セクハラのほうも同様で、ミコトは最終的に法廷で証言に立つことを避け、腕はもちろん、顔もガタイもよくて態度もでかい立派な男である中堂に代打を頼む。中堂は見事に応えて、吹越満の女性蔑視検事をやりこめ、温水さんの容疑者にも一矢報いるのだった。「ミコトの口で、あいつらにぎゃふんといわせたかった」と惜しむ夕子(市川実日子)に、「今は法医学の勝利でよしとしましょう」とミコト。

ドラマなのだし、ミコトは本来優秀な法医学者なのだから、自らぎゃふんといわせる脚本にしたってよかったのだ、というかそっちのほうがカタルシスは大きい。でもミコトはそうしなかった。法医学者である彼女は何よりまず真実を追求し明らかにする(それは彼女の人生観といってもいい)ためにために、女性として蔑視される場所を避けた。

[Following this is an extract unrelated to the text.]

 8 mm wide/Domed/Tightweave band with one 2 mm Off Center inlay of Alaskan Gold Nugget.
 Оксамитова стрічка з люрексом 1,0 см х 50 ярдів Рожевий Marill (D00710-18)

法医学者としての勝利と、女性としての尊厳。本人に優秀な資質があっても、どちらも同時に成し遂げるのは困難なのだ、それが今の現実なのだ、と強く印象づける。そこで、男性である所長(松重豊)が、「I have a dream! いつかあらゆる差別のない世界を」とキング牧師の言葉を引いて大真面目に(だからこそユーモラスに)言挙げするのも、スマートなだけでなく誠意ある幕引きだったと思う。

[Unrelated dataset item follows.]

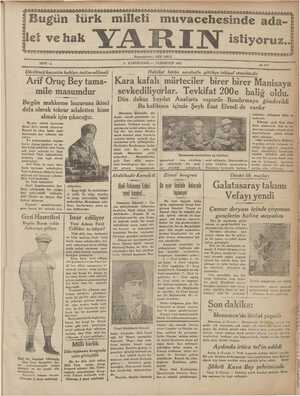 Yarın Gazetesi 3 Ocak 1931 kapağı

男女の非対称の考え方が、吹越満の検事や斎藤実の大学教授のように個人的な性向にとどまらず、社会全体に共有されていることをドラマは描く。北村有起哉演じる週刊誌の記者が「敏腕検事 vs ヒステリー女法医学者」という記事を出すと、見る間に傍聴人が増え、メディアの注目度も上がっていく。「こういうのはな、わかりやすいほうがいいんだよ」とほくそ笑む記者。ユッキーヤのゲスな存在感が際立っている!!! ・・・のはさておき、私たちはこうやって安易な二項対立に踊らされている。個人やメディアや社会など様々な環境が相互補強しあって性の非対称は維持されている。

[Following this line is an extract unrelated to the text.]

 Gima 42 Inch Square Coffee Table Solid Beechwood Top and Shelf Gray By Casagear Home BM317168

だからこそ、「女性はすぐ感情的になるから」とミコトの証言を退けた検事を、今度は中堂が怒らせ、「感情的になるなよ」となだめる場面も光る。女性は××だ、と括ることのナンセンス。

温水さん演じる、妻を殺害した冤罪で逮捕されていた容疑者は、夫婦間では弱者であったがゆえに、こじらせて女性不信・女性蔑視になったという造形。殺された妻は美人主婦ブロガーとして有名だった。女性ゆえの軽視・蔑視と、女性ゆえにもてはやされるのは表裏一体であり、それが絡まって新たなミソジニーを生む・・・という構造にも目配りがされていて、唸る。

そういえば、ミコトの実家で、弁護士の母親(薬師丸ひろ子)がビールを傍らに持ち帰り仕事をしており、ミコトの弟が慣れた手つきで夕食?夜食?を作ってサーブする場面も、何の説明もなくサラッと描かれてたね。

・・・と、ジェンダーちっくなこともいろいろ書いたけど、随所に笑いと萌えがちりばめられていてすごく洗練されたドラマです。